*** PROVIDED INFORMATION ***

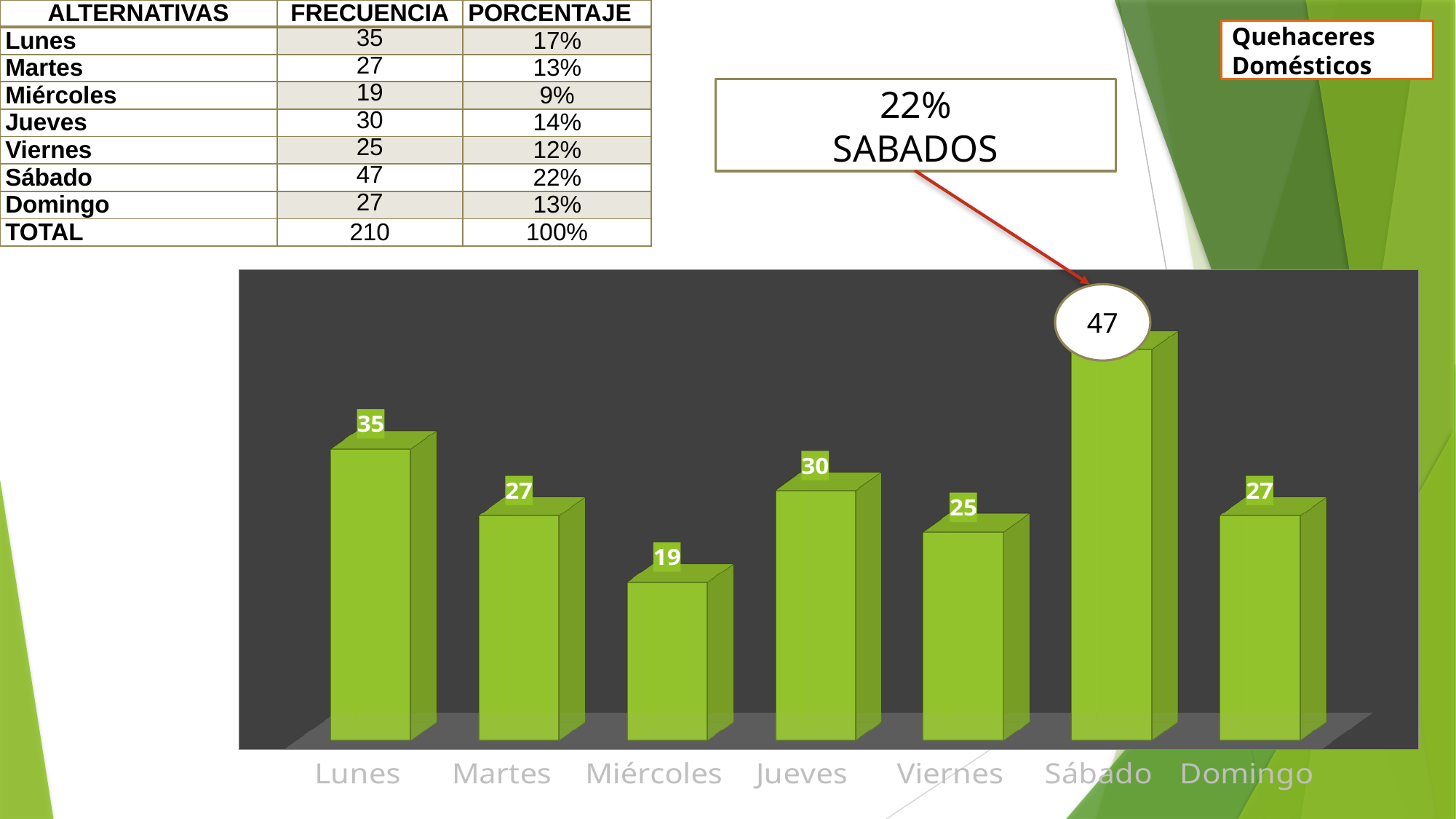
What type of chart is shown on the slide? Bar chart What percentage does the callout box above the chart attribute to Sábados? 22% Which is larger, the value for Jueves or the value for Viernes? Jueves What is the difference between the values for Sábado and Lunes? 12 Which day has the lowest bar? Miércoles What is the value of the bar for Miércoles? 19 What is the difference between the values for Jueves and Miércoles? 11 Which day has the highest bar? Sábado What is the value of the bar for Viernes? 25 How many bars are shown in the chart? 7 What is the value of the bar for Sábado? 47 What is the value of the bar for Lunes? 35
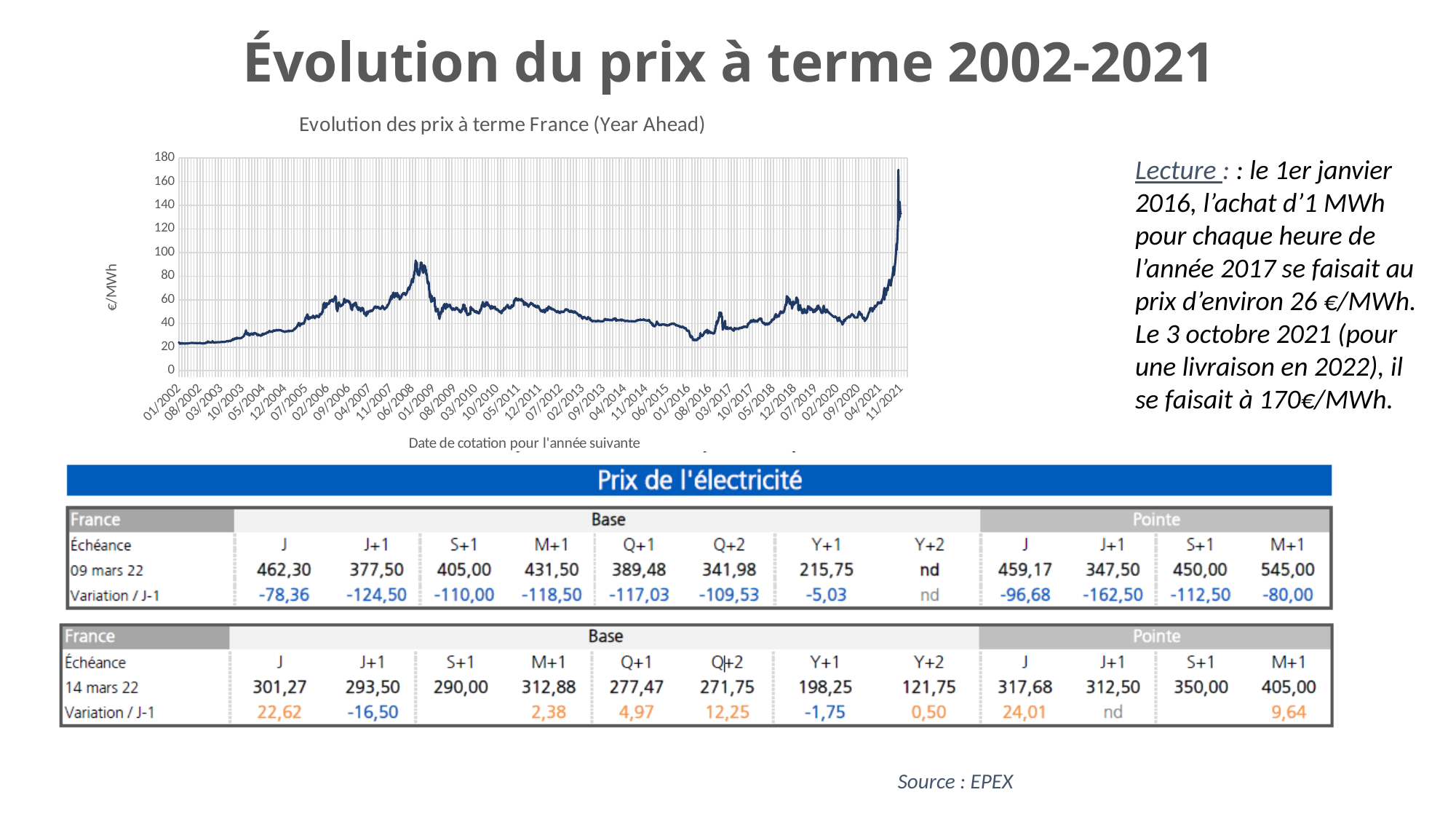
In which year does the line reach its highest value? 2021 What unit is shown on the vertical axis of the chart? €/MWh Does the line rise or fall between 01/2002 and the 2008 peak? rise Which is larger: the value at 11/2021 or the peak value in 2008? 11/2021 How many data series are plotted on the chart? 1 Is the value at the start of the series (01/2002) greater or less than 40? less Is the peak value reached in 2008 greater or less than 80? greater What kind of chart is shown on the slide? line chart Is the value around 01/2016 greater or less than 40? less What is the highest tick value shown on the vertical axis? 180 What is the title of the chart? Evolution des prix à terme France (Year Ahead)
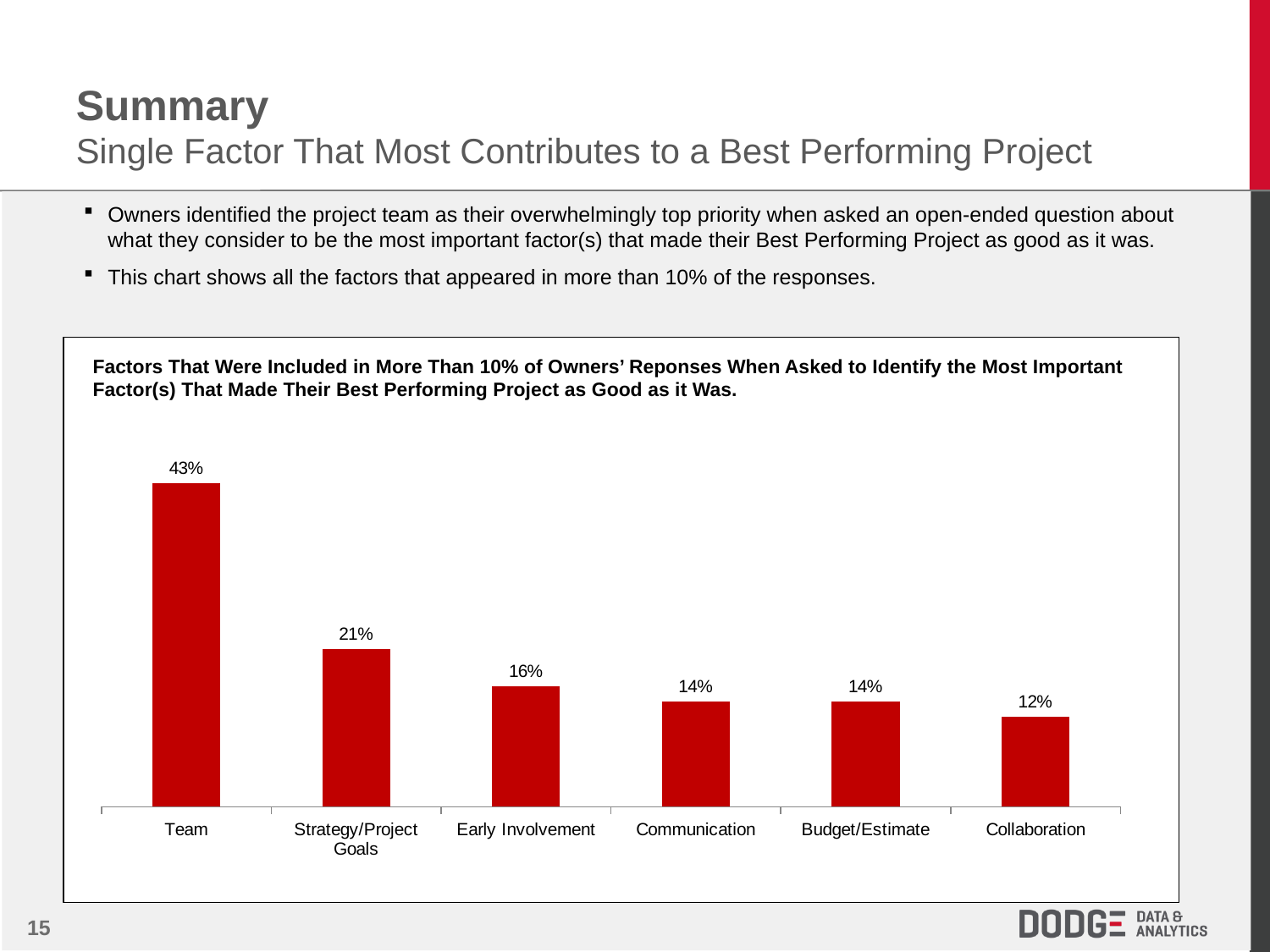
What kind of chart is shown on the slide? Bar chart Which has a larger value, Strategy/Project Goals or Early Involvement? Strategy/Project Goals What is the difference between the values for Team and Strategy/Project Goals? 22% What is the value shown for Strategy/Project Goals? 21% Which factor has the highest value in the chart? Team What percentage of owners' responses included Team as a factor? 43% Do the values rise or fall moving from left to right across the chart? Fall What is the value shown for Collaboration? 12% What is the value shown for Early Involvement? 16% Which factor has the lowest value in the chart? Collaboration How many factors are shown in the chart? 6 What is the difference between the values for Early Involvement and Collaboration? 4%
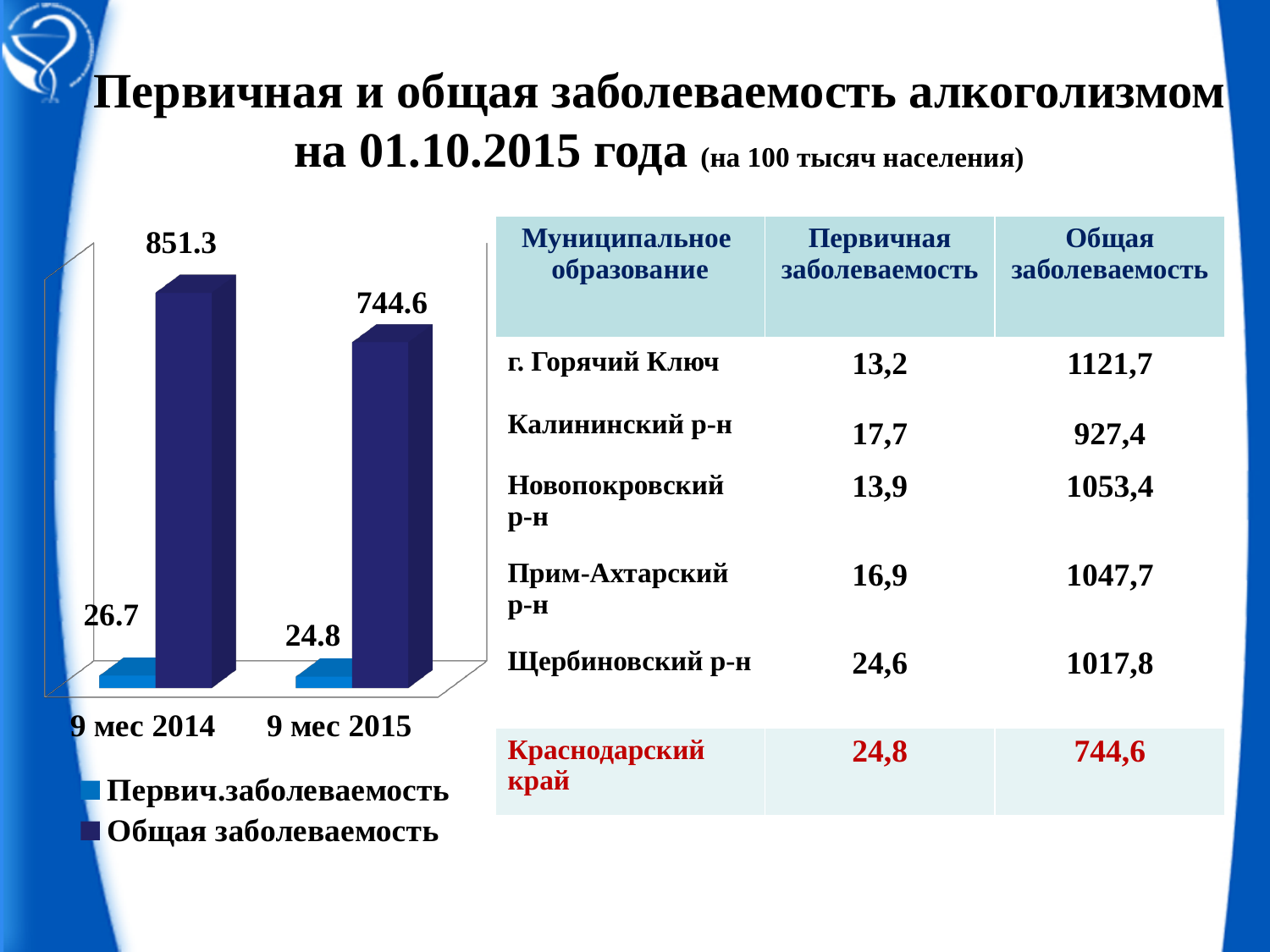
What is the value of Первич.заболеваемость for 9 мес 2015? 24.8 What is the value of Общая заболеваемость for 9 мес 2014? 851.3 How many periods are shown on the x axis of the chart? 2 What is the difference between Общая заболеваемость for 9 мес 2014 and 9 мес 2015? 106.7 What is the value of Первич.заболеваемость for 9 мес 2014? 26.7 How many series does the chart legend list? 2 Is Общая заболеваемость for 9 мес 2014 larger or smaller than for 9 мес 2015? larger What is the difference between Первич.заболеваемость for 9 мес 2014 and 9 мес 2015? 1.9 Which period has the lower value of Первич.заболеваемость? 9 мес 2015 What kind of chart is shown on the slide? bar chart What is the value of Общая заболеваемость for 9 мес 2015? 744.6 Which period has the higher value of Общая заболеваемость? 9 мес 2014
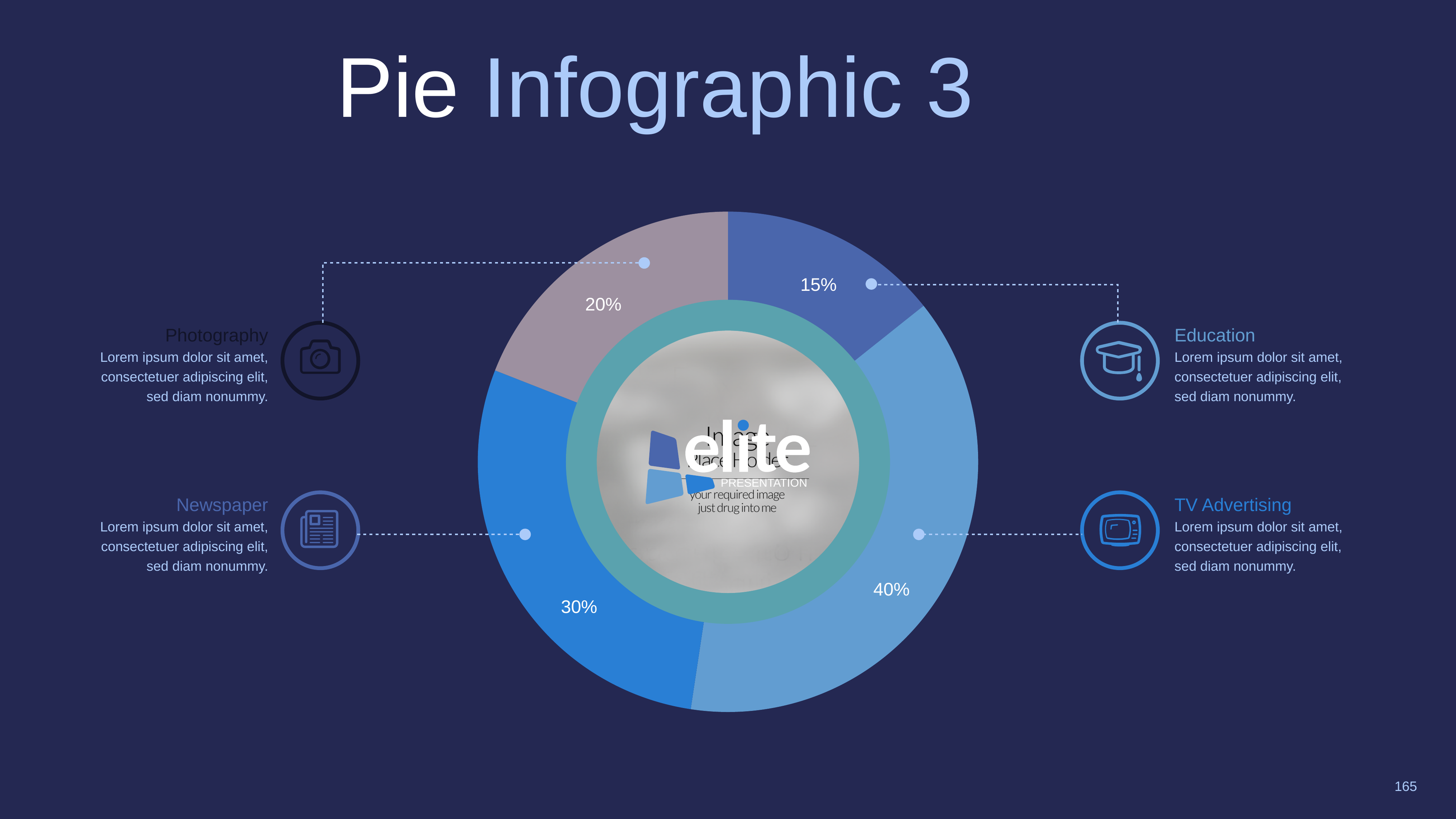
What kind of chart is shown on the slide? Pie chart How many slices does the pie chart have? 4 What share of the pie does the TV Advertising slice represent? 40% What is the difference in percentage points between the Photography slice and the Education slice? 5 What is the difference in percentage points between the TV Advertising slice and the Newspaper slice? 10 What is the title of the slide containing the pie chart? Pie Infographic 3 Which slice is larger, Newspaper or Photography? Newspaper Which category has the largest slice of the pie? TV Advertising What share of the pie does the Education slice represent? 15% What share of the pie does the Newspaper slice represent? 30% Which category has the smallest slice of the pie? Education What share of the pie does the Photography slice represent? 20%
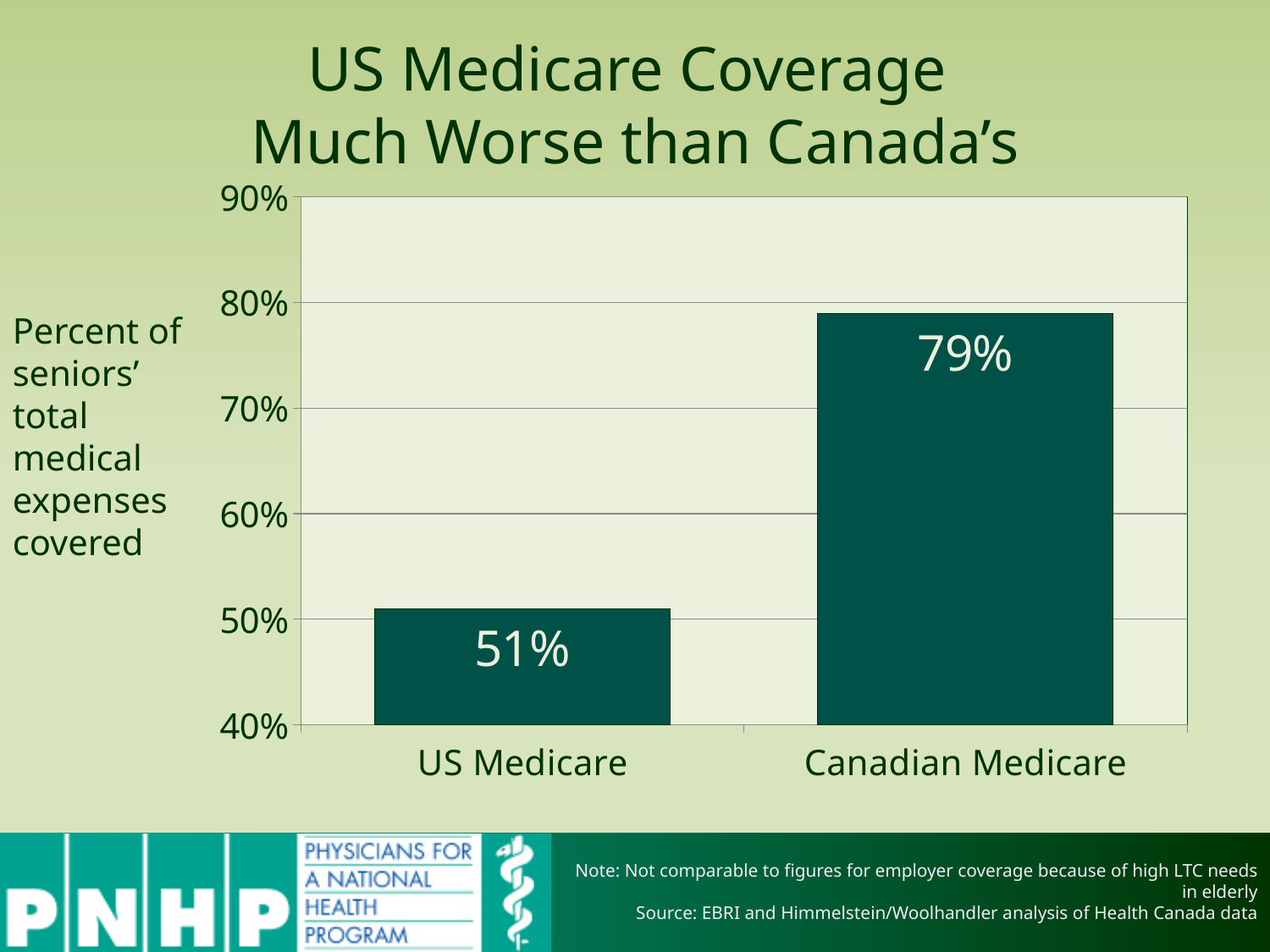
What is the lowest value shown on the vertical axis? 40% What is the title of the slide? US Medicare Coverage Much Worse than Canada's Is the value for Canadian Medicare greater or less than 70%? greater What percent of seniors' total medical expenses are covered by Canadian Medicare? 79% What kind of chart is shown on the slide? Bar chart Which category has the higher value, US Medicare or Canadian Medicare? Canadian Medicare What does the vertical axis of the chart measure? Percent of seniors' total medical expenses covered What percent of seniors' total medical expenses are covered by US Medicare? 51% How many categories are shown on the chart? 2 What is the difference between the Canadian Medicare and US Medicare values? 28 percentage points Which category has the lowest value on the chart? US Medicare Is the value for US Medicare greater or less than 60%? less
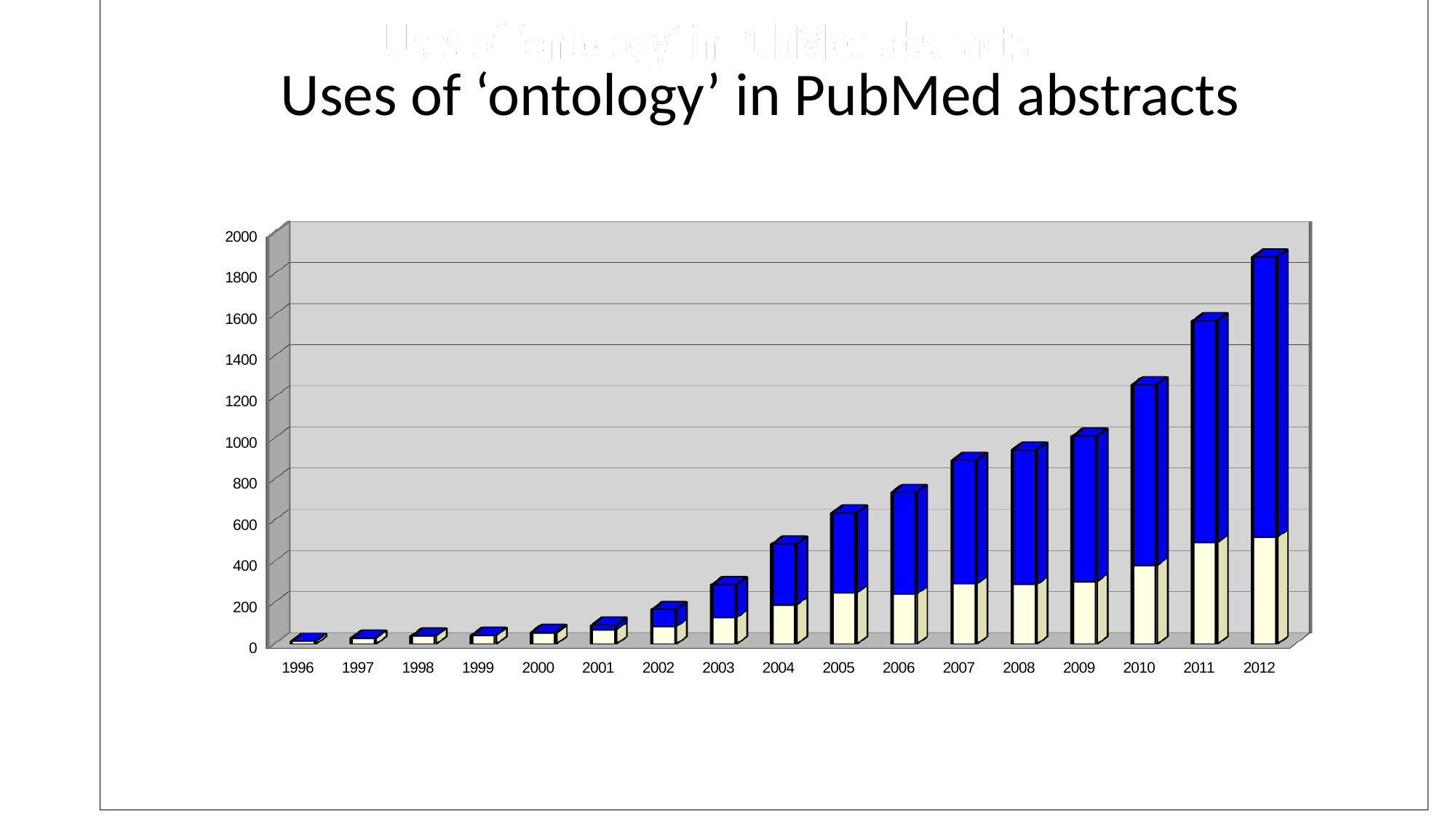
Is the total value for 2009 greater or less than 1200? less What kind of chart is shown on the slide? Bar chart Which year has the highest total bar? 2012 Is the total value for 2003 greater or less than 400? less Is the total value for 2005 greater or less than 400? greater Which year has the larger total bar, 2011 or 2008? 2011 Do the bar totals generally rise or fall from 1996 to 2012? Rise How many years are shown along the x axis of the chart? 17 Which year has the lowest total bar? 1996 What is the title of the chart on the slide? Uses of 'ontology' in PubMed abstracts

***

Gather every line of the material above that contains the string "from".

RESPONSE BOX:
What kind of chart is shown on the slide? Bar chart Which has a larger value, Strategy/Project Goals or Early Involvement? Strategy/Project Goals What is the difference between the values for Team and Strategy/Project Goals? 22% What is the value shown for Strategy/Project Goals? 21% Which factor has the highest value in the chart? Team What percentage of owners' responses included Team as a factor? 43% Do the values rise or fall moving from left to right across the chart? Fall What is the value shown for Collaboration? 12% What is the value shown for Early Involvement? 16% Which factor has the lowest value in the chart? Collaboration How many factors are shown in the chart? 6 What is the difference between the values for Early Involvement and Collaboration? 4%
Is the total value for 2009 greater or less than 1200? less What kind of chart is shown on the slide? Bar chart Which year has the highest total bar? 2012 Is the total value for 2003 greater or less than 400? less Is the total value for 2005 greater or less than 400? greater Which year has the larger total bar, 2011 or 2008? 2011 Do the bar totals generally rise or fall from 1996 to 2012? Rise How many years are shown along the x axis of the chart? 17 Which year has the lowest total bar? 1996 What is the title of the chart on the slide? Uses of 'ontology' in PubMed abstracts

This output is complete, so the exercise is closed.